Nov. 14 (UPI) -- Crude oil futures were up early Wednesday on renewed expectations that OPEC and non-OPEC nations may agree in December to a significant production cut.
WTI front-month crude futures traded at $56.67 per barrel as of 9:35 a.m., or 1.8 percent higher, while Brent crude futures traded at $66.72 per barrel, up 1.9 percent, as of the same time.
"Crude prices are seeing relief this morning," Amir Hekmati, an oil futures spec trader at Lucid Energy, told UPI.
He said the increase resulted from renewed expectation, fueled by a press report citing unnamed sources, about ongoing discussion among crude producing nations, ahead of a formal early-December meeting, for a 1.4 million barrel per day cut.
Chances for a such a crude production cut are high, because Brent prices are below the $70 per barrel that many OPEC and non-OPEC countries use to prepare their budgets, Hekmati said.

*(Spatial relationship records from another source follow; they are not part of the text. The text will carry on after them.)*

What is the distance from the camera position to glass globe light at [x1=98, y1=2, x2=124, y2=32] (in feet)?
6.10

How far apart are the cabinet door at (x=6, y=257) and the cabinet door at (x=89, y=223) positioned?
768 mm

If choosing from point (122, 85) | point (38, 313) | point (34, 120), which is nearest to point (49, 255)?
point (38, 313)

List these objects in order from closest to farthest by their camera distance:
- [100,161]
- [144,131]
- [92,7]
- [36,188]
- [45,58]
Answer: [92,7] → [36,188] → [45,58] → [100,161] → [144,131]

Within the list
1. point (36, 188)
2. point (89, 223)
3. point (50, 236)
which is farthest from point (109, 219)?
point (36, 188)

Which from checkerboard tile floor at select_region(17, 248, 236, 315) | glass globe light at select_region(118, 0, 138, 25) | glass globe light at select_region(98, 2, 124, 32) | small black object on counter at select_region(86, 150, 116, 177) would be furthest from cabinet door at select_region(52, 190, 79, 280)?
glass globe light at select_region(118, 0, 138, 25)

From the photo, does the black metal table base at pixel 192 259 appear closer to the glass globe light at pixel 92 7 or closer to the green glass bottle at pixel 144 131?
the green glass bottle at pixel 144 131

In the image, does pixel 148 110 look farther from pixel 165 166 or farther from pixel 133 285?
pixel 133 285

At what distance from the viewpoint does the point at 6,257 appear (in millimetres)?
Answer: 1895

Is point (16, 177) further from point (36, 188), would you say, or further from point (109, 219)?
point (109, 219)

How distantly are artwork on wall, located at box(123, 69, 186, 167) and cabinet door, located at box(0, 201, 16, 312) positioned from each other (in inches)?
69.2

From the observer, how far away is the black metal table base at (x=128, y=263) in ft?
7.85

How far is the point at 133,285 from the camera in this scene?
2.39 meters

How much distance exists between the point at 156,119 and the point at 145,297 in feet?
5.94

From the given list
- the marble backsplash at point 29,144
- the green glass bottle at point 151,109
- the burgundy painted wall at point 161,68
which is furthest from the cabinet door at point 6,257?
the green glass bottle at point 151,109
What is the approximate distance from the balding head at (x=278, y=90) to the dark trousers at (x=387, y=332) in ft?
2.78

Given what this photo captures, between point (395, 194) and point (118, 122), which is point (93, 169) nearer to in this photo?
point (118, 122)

"We expect an uneventful trading day for crude as traders await the API report at 4:30 EST today. Another build could be cause for another test of the lows. Overall we view this as a buying opportunity, but timing is key," he added.
Hekmati said that he anticipates crude production cuts will indeed be announced by December 6, "and this should reflect in inventory reports in February 2019. We are focused on positioning for a rally in February, and will look to the options market to do this," he said.

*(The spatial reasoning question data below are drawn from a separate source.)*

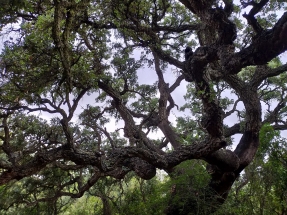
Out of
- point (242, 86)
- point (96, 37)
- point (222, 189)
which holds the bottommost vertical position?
point (222, 189)

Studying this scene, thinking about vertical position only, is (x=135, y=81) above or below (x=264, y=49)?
above

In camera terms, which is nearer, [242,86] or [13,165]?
[13,165]

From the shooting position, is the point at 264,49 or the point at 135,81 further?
the point at 135,81

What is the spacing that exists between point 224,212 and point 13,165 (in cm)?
341

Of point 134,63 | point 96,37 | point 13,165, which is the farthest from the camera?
point 134,63

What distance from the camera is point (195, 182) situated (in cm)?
489

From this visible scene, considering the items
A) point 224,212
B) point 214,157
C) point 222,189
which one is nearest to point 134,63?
point 214,157

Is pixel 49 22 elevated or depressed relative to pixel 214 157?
elevated

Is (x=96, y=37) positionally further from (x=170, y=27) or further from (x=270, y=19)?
(x=270, y=19)

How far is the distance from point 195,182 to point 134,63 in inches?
127

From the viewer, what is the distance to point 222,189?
215 inches

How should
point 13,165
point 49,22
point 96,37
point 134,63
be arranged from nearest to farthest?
point 49,22
point 13,165
point 96,37
point 134,63

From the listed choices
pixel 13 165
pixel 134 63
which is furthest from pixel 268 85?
pixel 13 165

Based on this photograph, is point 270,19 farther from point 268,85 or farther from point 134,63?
point 134,63
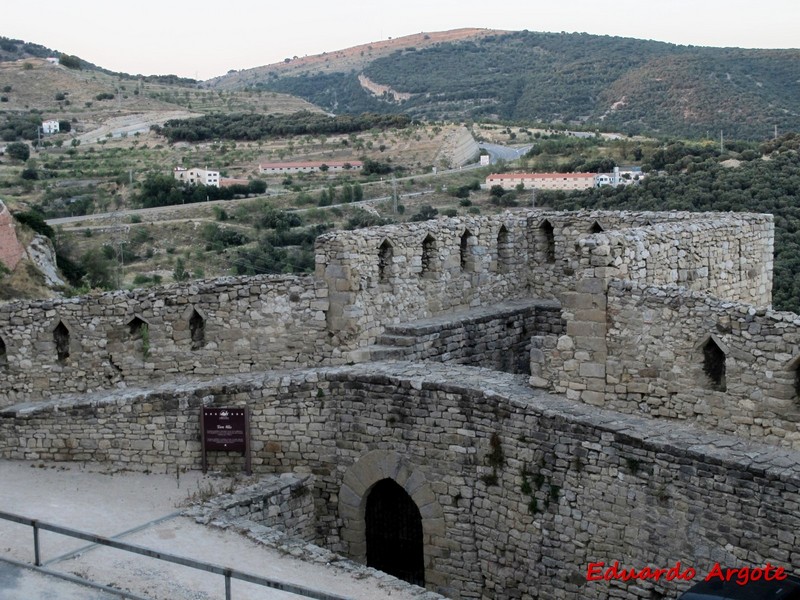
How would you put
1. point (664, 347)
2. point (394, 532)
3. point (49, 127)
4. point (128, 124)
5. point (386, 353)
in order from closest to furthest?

Options are a trading instrument that give holders the right to sell or buy a delivery contract at a determined point in the future.

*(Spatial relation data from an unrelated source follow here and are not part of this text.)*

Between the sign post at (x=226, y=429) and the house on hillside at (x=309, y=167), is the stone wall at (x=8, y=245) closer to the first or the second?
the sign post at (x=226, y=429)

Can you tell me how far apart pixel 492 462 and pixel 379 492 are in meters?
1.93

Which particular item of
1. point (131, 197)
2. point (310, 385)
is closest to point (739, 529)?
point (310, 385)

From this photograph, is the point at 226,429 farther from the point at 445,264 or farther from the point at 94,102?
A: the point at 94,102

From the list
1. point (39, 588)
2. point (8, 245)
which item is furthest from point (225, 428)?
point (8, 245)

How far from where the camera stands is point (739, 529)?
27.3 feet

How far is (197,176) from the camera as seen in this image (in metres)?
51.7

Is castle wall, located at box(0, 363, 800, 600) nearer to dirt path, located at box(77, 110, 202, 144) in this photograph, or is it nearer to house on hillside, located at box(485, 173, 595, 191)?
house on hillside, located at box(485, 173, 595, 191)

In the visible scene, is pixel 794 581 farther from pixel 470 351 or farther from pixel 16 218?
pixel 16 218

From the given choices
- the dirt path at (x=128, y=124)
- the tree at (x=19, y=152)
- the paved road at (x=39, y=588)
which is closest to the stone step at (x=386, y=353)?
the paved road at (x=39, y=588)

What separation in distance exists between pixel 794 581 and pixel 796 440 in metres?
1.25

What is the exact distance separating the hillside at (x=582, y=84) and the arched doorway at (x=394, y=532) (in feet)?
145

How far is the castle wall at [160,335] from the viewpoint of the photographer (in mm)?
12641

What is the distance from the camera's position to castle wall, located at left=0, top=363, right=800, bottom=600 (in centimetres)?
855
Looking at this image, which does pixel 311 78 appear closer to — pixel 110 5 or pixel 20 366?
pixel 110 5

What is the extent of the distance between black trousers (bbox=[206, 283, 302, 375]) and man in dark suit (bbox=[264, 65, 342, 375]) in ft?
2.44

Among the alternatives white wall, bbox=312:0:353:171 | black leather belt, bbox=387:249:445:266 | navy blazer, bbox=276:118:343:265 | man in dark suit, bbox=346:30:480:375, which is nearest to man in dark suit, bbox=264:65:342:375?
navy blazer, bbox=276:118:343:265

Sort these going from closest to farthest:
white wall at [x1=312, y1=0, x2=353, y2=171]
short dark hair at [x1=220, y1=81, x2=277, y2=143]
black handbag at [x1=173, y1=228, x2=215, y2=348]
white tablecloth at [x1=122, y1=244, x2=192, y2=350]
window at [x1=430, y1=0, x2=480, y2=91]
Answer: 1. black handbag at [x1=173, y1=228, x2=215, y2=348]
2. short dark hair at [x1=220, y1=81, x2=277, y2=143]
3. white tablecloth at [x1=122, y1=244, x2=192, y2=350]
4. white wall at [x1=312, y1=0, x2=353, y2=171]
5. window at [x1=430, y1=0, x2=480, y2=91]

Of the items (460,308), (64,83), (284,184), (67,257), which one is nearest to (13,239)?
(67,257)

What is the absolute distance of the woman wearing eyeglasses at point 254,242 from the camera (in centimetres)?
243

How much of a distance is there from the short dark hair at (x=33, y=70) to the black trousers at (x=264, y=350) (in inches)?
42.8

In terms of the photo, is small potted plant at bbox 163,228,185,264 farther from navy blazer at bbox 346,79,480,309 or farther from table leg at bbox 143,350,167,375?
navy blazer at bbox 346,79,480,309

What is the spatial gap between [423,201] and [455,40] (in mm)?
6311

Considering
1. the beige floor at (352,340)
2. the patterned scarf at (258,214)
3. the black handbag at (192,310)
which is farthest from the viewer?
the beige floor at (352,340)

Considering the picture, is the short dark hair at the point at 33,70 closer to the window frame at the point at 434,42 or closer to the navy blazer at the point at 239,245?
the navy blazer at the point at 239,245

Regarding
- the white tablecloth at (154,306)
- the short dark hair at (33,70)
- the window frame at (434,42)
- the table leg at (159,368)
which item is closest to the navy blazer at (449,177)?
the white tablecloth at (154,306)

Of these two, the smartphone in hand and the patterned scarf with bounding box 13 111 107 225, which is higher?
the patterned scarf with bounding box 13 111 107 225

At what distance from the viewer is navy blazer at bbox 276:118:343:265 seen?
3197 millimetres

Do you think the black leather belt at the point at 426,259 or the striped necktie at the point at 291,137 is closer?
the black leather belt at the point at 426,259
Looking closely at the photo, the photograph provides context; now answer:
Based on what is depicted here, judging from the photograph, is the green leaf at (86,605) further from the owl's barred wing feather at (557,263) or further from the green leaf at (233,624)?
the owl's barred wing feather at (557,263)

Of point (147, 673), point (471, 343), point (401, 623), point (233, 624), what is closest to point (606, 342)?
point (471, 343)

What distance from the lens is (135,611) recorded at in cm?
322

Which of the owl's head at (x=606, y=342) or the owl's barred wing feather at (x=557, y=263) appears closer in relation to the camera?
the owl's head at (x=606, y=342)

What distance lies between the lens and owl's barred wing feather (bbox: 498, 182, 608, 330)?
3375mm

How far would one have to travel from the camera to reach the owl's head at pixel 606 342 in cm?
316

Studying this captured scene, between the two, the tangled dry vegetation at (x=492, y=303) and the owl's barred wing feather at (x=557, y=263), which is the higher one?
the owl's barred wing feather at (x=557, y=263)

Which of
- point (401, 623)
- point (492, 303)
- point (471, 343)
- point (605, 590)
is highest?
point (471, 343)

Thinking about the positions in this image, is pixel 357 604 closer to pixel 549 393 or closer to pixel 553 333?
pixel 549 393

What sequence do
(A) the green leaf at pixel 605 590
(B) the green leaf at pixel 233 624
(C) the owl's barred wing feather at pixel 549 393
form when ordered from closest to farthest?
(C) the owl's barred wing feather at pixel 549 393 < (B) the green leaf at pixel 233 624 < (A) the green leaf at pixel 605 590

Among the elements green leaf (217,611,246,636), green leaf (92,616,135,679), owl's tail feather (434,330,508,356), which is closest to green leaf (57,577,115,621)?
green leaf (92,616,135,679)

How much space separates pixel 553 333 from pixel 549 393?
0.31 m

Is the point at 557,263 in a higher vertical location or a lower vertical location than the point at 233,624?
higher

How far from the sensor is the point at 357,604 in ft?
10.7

Brent crude oil futures have declined from a peak of $86 per barrel on October 3. Prices had increased in the months leading up to October, in part as the U.S. announced in May that it was going to impose nuclear-related sanctions against Iran starting on November 5.
The announcement, as well as price increases, led to decisions to increase production by countries including Saudi Arabia. As a result, crude oil prices declined in October amid the announcements of production increases to help cover any potential disruption of supplies of crude oil from Iran.
Iran had been exporting 2.8 million barrels of crude oil exports as of April, before the sanctions were announced, out of a total 3.8 million barrels per day of production.
Crude oil prices extended the losses after November 5, when the U.S. granted waivers to several nations -- including large crude oil buyers India, China and South Korea -- so that they could continue to buy Iranian crude oil exports. The market had not anticipated those large waivers.